■ TEXT SECTION ■
*-*-*

Oil prices dropped on Thursday as the International Energy Agency predicted that a recent surge in world crude demand was set to end.
US benchmark West Texas Intermediate for delivery in July fell 58 cents to $60.85 a barrel compared with Wednesday's closing level.
Brent North Sea crude for July slid 46 cents to stand at $65.24 around midday in London.
World oil demand growth soared to a four-year high in the first three months of 2015, but the surge is unlikely to persist, the IEA said Thursday in its monthly report.
The strong growth, which reached 1.7 million barrels per day in the first quarter, was underpinned by an economic recovery, a European winter that was colder than the previous year's, and lower crude prices which spurred consumption.
"However, there are doubts that this trio will persist" in the second half of 2015, said the IEA.
Heating needs are not expected to return to such levels and crude prices have also started to rise and are therefore likely to stymie demand.

*-*-*

■ SUPPLIED INFORMATION ■
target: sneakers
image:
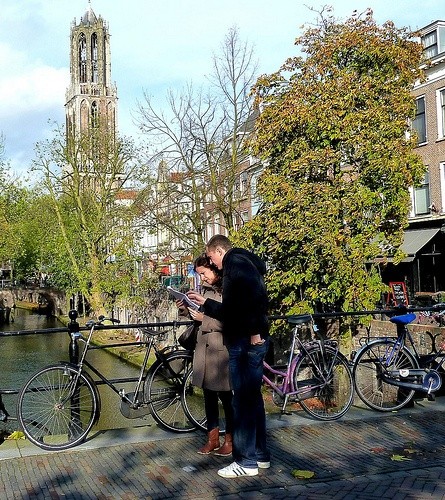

*-*-*

■ TASKS TO CARRY OUT ■
• A. From the news report on oil prices, list the factors that underpinned the strong growth in world oil demand in the first quarter of 2015.
• B. Print the oil price report between "World oil demand" and "which spurred consumption.", inclusive.
• C. Write what comes next in the oil price report, starting after its last sentence.
The listing isn't needed here.

■ ANSWERS GIVEN ■
• A.
- An economic recovery
- A European winter that was colder than the previous year's
- Lower crude prices, which spurred consumption

• B.
World oil demand growth soared to a four-year high in the first three months of 2015, but the surge is unlikely to persist, the IEA said Thursday in its monthly report.
The strong growth, which reached 1.7 million barrels per day in the first quarter, was underpinned by an economic recovery, a European winter that was colder than the previous year's, and lower crude prices which spurred consumption.

• C.
- Tumbling stockpiles -
The market was reacting also to a mixed US energy report that showed a huge decline in crude and gasoline reserves but record-high output levels, analysts said.
The US Department of Energy's inventory report published Wednesday showed that crude reserves fell 6.8 million barrels and gasoline supplies dropped 2.9 million barrels last week.
But output remained stubbornly high, adding 24,000 barrels to an average 9.61 million per day during the week, the highest on record.
"Prices saw an upward lift earlier because of the inventory numbers but... production numbers are a concern," Ric Spooner, chief market analyst at CMC Markets in Sydney, told AFP.
Dealers have been hoping that a drawdown of the United States' burgeoning reserves during the summer months, coupled with a slowdown in its output from shale rock, could whittle down excess global supplies.
A surplus of US crude inventories was one of the reasons oil prices collapsed by more than 50 percent between June and January.
- Steady outlook -
OPEC on Wednesday stuck to its forecast that oil demand will pick up this year but warned that over-supply may still keep a "ceiling" on crude prices, even as it kept on increasing its own output to a two-year high.
The Organization of the Petroleum Exporting Countries stuck to its prediction of total oil demand in 2015 of 92.5 million barrels per day, up 1.18 mbpd from 2014.
Consumption is expected to pick up pace in the second half in line with a global economic rebound, the 12-country cartel said in its June monthly report.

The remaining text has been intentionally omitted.